# Well call me CRAZE



## CallmeCraZe (Jul 9, 2008)

So I will start out by saying HI and I joined because I have found useful info in here so why not be part of it. Call me crazy because I am starting Halloween now but you all understand me and that is why I am here! Talk to you soon!


----------



## ScareShack (May 26, 2006)

ur too crazy!!!!....Welcome, you will enjoy it here then if just starting ur hallo stuff. Most peeps here never stop year round, too many great minds and ideas here.


----------



## pyro (Oct 7, 2006)

Hell o and welcome -nice talking to you in chat


----------



## skeletonowl (Aug 8, 2006)

Hello and welcome!


----------



## Haunted Bayou (Feb 16, 2007)

Welcome, welcome....most of us started the 2008 season on November 1, 2007.

You are in the right place.


----------



## BoysinBoo (Dec 10, 2007)

Speak for yourself HB, I started 2008 on Oct 31st. I'll bet you did too. Did you say to yourself, "I'm gonna do that different next year," even once on the big night? I know I did. LOL. Welcome to the madhouse CRAZE


----------



## HalloweenZombie (Jul 22, 2007)

Welcome aboard. You aren't crazy...not to us.


----------



## CallmeCraZe (Jul 9, 2008)

Well this is the kind of welcome that I was expecting! It is good to be part of this community and should have joined earlier. I have lots of Ideas and will only be able to get done what I can this year and you guys have already been a big help to me! I will have to learn how to post pics and feel my way round in here along with getting to get to know a few haunters! I am thinking about going to a convention next year and realized it is already to late to do it this year "nwebie"! Peace out all...


----------



## Spookineer (Aug 20, 2006)

Welcome again CraZe, nice to have met you in chat.


----------



## DSTRONG61 (Jul 8, 2008)

Hey now I can say I'm not the newby any more!LOL Welcome, I started my year out when I spent 800.00 of my tax money when i got it in January!!!LOL It's an addiction.
welcome
Denise


----------



## sharpobject (May 7, 2008)

Welcome !!


----------



## Moon Dog (Oct 3, 2006)

Welcome! It's great to have you here!


----------



## Bloodhound (Oct 16, 2007)

Welcome!


----------



## perdidoman (Dec 2, 2007)

*Welcome !!*


----------



## midnight_moon (Apr 28, 2008)

Hello, and welcome to the Forum


----------



## Spid3r3lla (Jul 3, 2008)

Welcome  Nice to have you here.


----------



## Lilly (Jun 13, 2006)

you may be right you may be crazy, but we just might be the lunatics you are looking for.. LOL
welcome craze...


----------



## CallmeCraZe (Jul 9, 2008)

Ahhh A little Billy Joel in there Lilly! "Turn out the Light don't try to save me you may be wrong for all I know but you may be right!!" It is good to be here all!


----------



## Ms. Wicked (Nov 14, 2006)

Welcome! It was nice meeting you in chat!

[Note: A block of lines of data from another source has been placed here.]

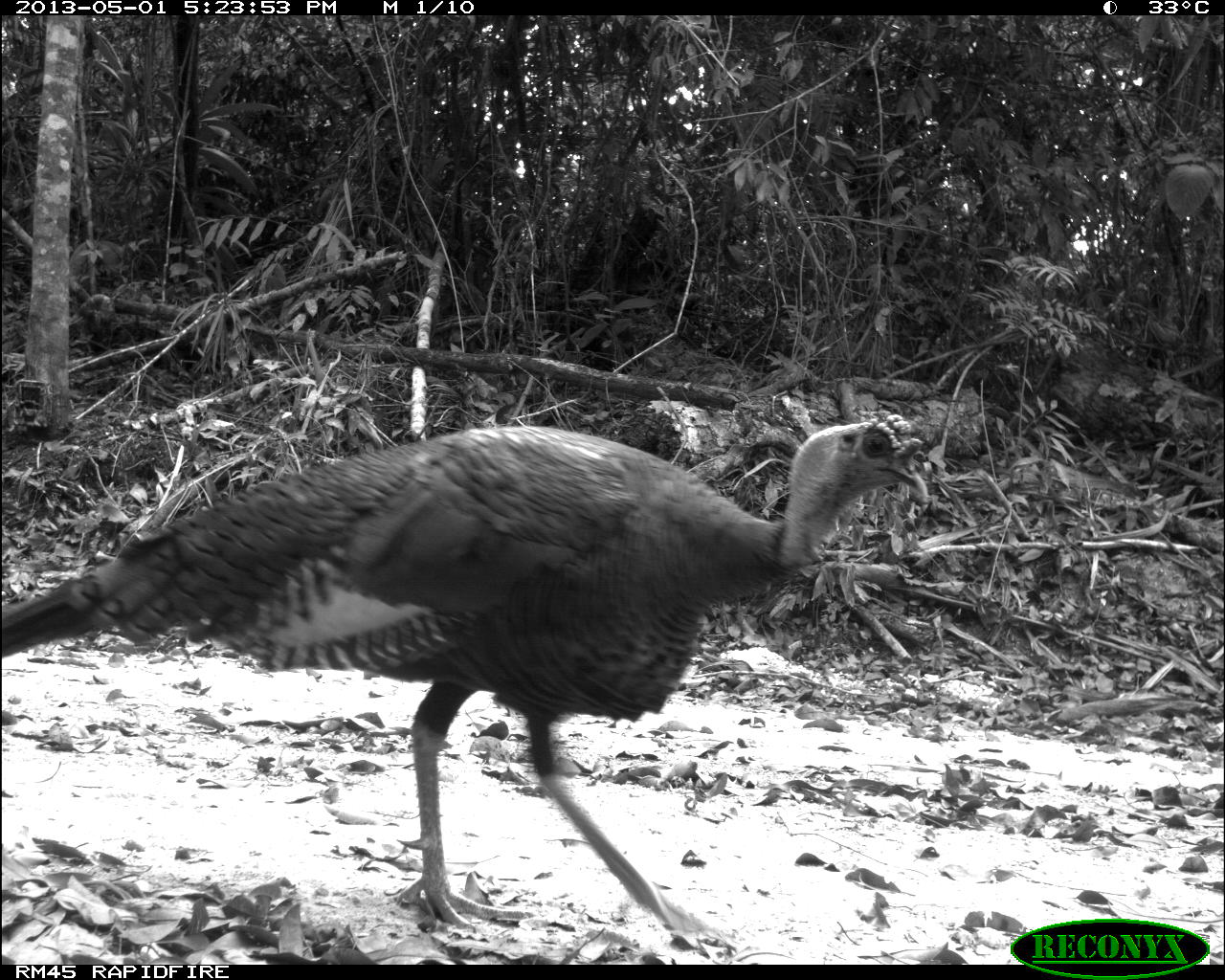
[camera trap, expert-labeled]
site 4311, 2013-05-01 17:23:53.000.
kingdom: Animalia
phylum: Chordata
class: Aves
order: Galliformes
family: Phasianidae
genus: Meleagris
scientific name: Meleagris ocellata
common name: ocellated turkey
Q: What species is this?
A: Meleagris ocellata (ocellated turkey).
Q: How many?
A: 1.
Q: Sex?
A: Male.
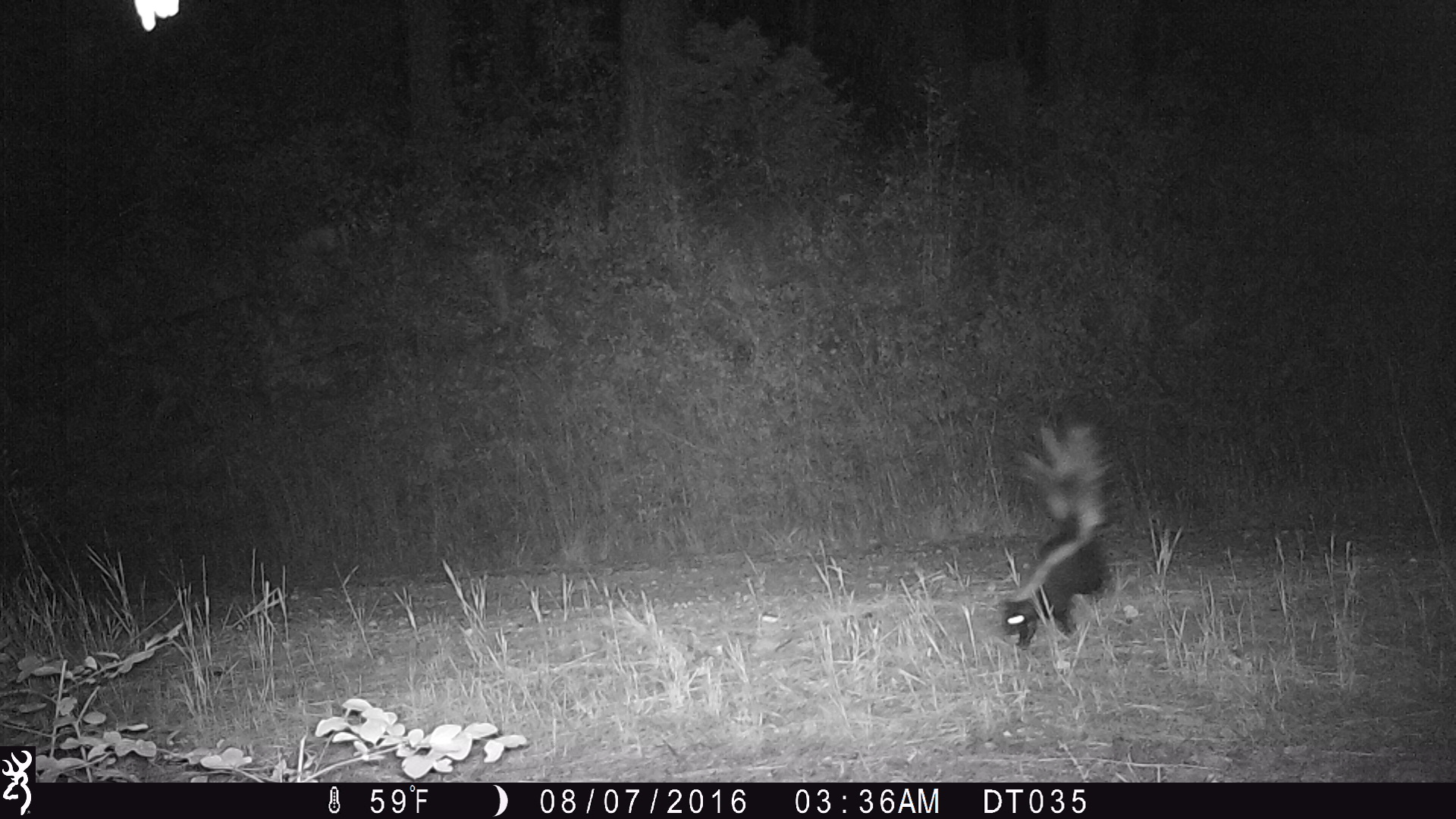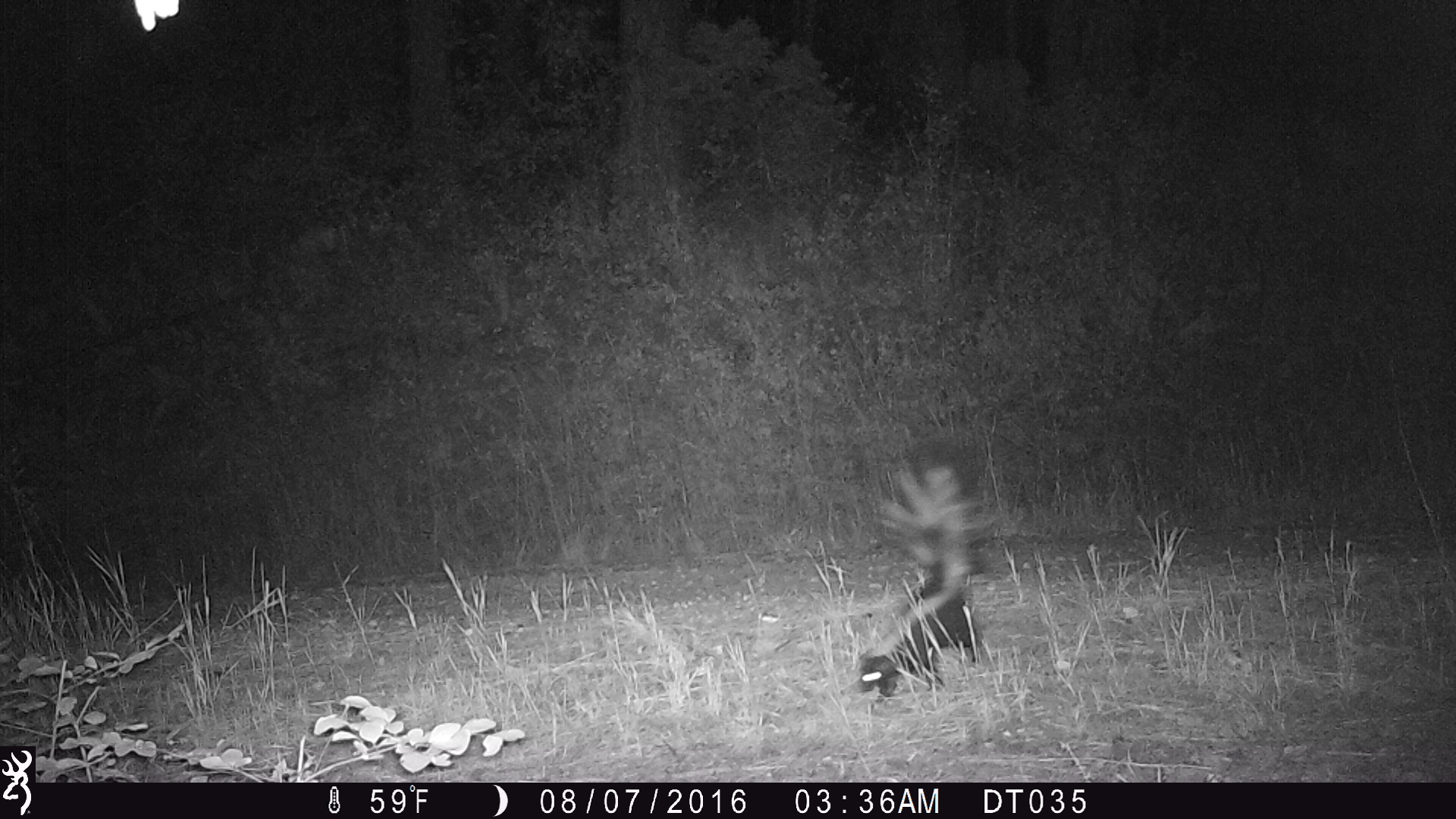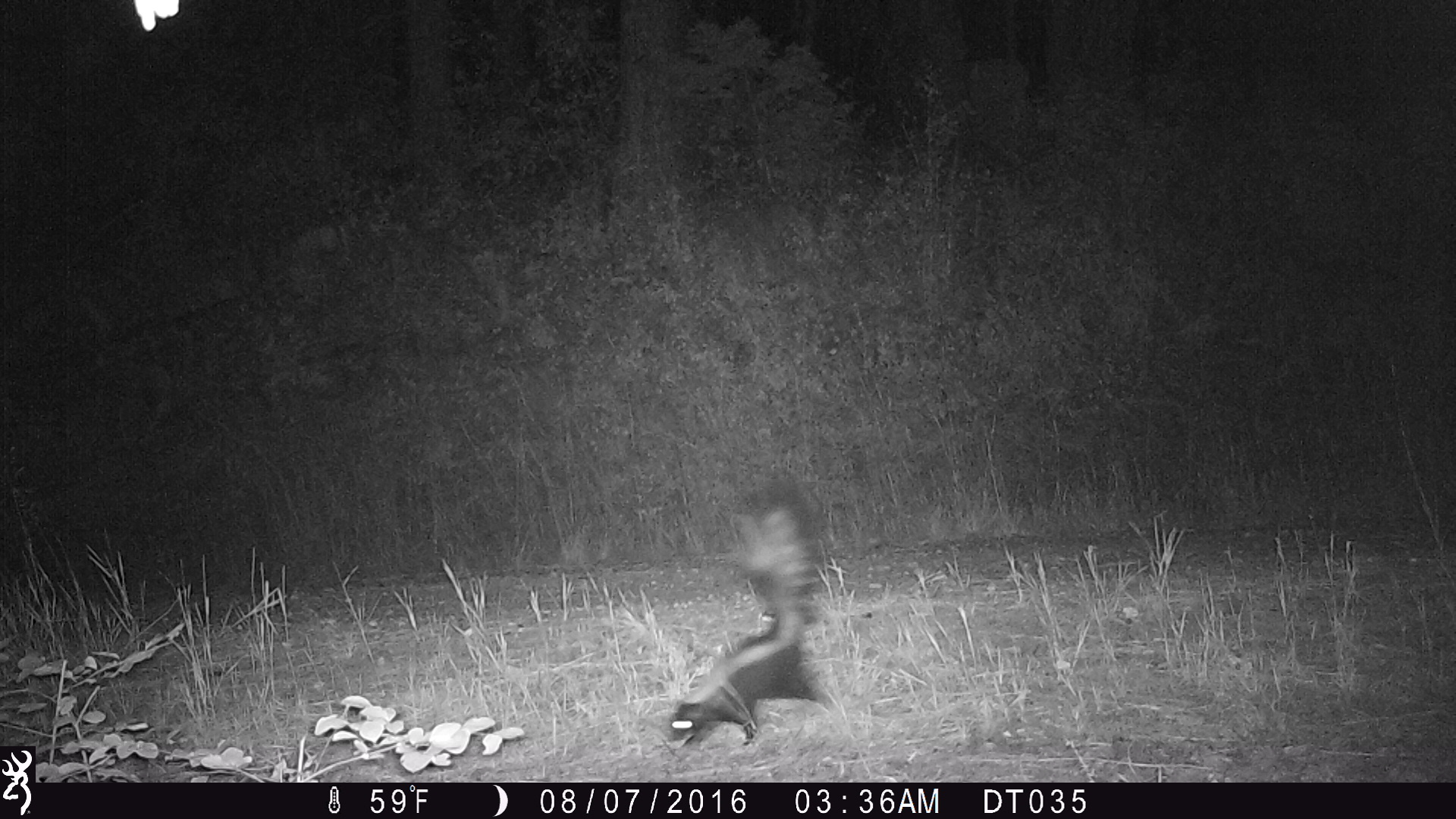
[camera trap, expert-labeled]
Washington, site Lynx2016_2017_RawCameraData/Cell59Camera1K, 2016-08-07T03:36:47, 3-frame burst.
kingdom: Animalia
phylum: Chordata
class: Mammalia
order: Carnivora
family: Mephitidae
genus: Mephitis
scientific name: Mephitis mephitis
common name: striped skunk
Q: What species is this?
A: Mephitis mephitis (striped skunk).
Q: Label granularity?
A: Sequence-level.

There are lots of talented and helpful folks here. You'll find many/most of us work on stuff year round... or at least plan things.

Drop into chat again soon, and jump in on the boards!


----------



## Ghostess (Aug 21, 2005)

Hey Craze! Welcome to the forum!


----------



## Frighteners Entertainment (Jan 24, 2006)

Nice to have you here!


----------



## scareme (Aug 29, 2006)

Hi and welcome to the forum. Don't know how I missed you for five days. Can only say I'm getting old.


----------